With pictures and words
Is this communicating?
The sounds that I've heard:
The growling voice then fading.
And yes my heart was beating
Or was it just repeating?

With nickels and dimes
You soon will have a dollar.
Am I in your time?
I see no need to swallow
Or catch a plane to travel--
My mind's not made of gravel.

[Break]

Can you find your way
Or do you want my vision?
It's dark there, they say
But that's just superstition.
And in my last inspection
Is this the right direction?

I once had a girl.
She told me I was funny.
She said in your world
You needed lots of money
And things to kill your brother
But death just starts another.

[Coda]


The song ¡Que Vida!, or What a Life! in English, is a simple round of identical structure with, except for the break, almost identical instrumental passages between each verse following the exact same melody as the lyric.
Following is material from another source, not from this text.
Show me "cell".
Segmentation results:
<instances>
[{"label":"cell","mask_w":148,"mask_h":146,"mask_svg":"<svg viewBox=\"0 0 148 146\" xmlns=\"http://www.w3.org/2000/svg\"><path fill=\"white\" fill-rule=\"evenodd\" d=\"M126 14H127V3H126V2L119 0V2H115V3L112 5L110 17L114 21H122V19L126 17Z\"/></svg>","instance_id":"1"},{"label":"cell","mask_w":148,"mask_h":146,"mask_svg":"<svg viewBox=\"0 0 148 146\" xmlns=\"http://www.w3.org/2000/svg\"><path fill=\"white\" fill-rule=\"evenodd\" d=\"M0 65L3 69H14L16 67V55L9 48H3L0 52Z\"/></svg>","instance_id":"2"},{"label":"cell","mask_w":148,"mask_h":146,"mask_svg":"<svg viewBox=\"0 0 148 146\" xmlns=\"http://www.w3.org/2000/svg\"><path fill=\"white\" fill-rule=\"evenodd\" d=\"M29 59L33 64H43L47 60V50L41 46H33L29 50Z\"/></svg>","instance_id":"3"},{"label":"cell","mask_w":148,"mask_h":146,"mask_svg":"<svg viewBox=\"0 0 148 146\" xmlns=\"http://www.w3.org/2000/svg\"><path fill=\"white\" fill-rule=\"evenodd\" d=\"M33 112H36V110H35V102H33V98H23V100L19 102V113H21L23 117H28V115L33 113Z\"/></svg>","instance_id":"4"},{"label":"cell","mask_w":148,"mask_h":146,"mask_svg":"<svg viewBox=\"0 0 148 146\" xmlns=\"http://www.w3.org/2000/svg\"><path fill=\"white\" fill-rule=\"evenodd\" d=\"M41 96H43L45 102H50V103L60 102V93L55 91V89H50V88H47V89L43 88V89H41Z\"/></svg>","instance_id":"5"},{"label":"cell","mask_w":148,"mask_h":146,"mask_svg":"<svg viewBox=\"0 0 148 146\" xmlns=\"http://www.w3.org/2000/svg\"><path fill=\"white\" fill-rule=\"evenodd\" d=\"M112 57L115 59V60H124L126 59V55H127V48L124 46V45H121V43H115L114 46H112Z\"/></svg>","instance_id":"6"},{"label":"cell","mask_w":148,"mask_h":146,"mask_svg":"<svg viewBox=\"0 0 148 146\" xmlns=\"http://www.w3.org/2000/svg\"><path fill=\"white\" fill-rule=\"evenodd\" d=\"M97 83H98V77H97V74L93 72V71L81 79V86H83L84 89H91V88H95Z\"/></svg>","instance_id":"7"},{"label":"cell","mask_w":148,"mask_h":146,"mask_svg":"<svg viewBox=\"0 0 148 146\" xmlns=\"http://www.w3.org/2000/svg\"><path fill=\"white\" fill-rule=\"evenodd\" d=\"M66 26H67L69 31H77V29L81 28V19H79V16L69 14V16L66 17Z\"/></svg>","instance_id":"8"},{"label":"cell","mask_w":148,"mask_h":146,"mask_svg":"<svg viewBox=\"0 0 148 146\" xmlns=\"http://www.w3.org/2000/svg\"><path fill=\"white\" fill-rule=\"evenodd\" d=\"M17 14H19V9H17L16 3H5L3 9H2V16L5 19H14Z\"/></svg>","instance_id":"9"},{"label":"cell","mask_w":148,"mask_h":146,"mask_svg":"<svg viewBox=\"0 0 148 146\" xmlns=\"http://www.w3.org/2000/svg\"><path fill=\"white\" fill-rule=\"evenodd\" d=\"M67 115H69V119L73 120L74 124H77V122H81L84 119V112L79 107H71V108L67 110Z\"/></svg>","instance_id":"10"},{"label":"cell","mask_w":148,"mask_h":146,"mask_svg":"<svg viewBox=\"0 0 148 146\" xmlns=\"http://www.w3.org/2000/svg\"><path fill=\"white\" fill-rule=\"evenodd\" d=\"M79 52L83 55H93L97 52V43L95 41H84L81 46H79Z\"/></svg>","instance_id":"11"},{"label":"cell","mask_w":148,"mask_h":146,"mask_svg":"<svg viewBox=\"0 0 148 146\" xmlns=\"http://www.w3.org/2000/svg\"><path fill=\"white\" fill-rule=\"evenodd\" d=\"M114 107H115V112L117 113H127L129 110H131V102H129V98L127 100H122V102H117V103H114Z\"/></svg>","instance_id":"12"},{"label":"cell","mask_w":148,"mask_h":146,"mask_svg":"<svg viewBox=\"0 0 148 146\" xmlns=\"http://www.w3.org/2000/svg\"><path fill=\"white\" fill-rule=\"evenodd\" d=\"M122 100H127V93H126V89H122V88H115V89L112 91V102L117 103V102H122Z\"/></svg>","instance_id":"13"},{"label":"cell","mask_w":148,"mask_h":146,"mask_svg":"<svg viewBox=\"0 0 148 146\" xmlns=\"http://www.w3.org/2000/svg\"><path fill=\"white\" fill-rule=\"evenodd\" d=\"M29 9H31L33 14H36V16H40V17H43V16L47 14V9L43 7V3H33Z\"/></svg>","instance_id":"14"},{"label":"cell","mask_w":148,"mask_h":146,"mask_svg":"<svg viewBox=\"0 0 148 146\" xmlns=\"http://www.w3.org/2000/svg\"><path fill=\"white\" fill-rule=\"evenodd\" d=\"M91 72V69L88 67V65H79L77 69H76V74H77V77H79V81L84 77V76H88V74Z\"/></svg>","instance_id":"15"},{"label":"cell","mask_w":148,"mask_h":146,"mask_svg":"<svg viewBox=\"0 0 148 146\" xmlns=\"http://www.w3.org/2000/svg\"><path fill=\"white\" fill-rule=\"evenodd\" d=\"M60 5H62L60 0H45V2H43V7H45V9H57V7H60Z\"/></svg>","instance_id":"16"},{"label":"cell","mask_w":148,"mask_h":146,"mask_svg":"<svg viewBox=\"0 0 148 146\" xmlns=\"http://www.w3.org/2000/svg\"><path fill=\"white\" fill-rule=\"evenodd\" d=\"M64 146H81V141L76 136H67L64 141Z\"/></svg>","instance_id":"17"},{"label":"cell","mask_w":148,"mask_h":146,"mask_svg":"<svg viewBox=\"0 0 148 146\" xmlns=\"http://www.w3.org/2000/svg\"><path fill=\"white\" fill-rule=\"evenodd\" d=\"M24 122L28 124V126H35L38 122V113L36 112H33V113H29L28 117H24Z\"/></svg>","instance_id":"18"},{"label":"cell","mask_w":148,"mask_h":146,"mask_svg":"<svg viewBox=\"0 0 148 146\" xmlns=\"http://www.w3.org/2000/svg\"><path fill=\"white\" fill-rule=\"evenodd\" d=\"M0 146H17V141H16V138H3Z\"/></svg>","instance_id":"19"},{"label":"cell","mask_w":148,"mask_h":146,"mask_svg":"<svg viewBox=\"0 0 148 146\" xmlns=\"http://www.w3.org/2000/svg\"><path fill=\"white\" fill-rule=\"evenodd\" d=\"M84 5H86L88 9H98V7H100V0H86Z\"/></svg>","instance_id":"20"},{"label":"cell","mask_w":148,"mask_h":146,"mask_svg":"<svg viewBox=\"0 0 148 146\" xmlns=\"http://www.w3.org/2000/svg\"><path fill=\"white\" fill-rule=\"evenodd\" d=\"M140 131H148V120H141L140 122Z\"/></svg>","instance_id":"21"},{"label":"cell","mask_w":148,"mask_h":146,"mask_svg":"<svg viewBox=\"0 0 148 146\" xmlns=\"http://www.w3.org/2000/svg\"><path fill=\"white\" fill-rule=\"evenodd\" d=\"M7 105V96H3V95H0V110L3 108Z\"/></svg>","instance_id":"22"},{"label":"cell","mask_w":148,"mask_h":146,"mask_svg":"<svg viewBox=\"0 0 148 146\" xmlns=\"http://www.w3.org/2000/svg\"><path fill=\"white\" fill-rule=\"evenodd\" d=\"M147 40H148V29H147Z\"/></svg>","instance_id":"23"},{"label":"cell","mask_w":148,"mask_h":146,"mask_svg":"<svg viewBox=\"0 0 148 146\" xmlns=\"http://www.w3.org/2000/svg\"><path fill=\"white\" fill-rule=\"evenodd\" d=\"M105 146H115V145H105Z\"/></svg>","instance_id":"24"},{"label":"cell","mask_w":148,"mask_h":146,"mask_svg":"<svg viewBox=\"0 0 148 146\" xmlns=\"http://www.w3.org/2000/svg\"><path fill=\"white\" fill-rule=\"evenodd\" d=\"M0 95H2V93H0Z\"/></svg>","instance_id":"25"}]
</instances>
It reminds me, in its revolving pattern and instrumentation, of the Zombies’ Changes from the Odessey and Oracle album, released over a year later. The baroque rock sound of ¡Que Vida! is dominated by chordal organ playing and a flute along with acoustic guitar, and moves (like the Doors, Break on Through) to a bossa nova beat. The song begins and ends with a popgun sound—an ironic allusion to war? Sleigh bells close out the record.
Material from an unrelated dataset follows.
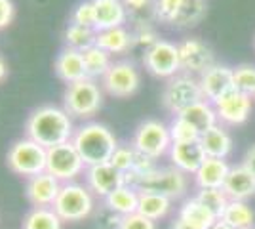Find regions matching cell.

I admit the lyrics are difficult to make coherent sense of. Though I ‘get’ the expression My heart was beating / Or was it just repeating? as an existential LSD quandary, I don’t understand why Lee sings that his mind is not made of gravel. Like Jim Morrison, Arthur Lee seems to have a dark vision, but he sloughs off the listener’s fear by calling it merely superstition. (Morrison meanwhile would mine what Lee called “superstition” for mythic symbology.) The last verse, by way of pronouns, seems to suggest that it is the listener who needs lots of money to live in a world that kills “your brother” and starts more wars. But I’m not entirely sure that the “girl” isn’t addressing the singer with “you” and that the words following She said shouldn’t be in quotation marks. In any case, this equating of greed with war would become a frequent point of protest against the Vietnam War in the months to come.The last line seems to imply a Hindu / Buddhist perspective that desire leads to endless suffering through a constant cycle of birth and death.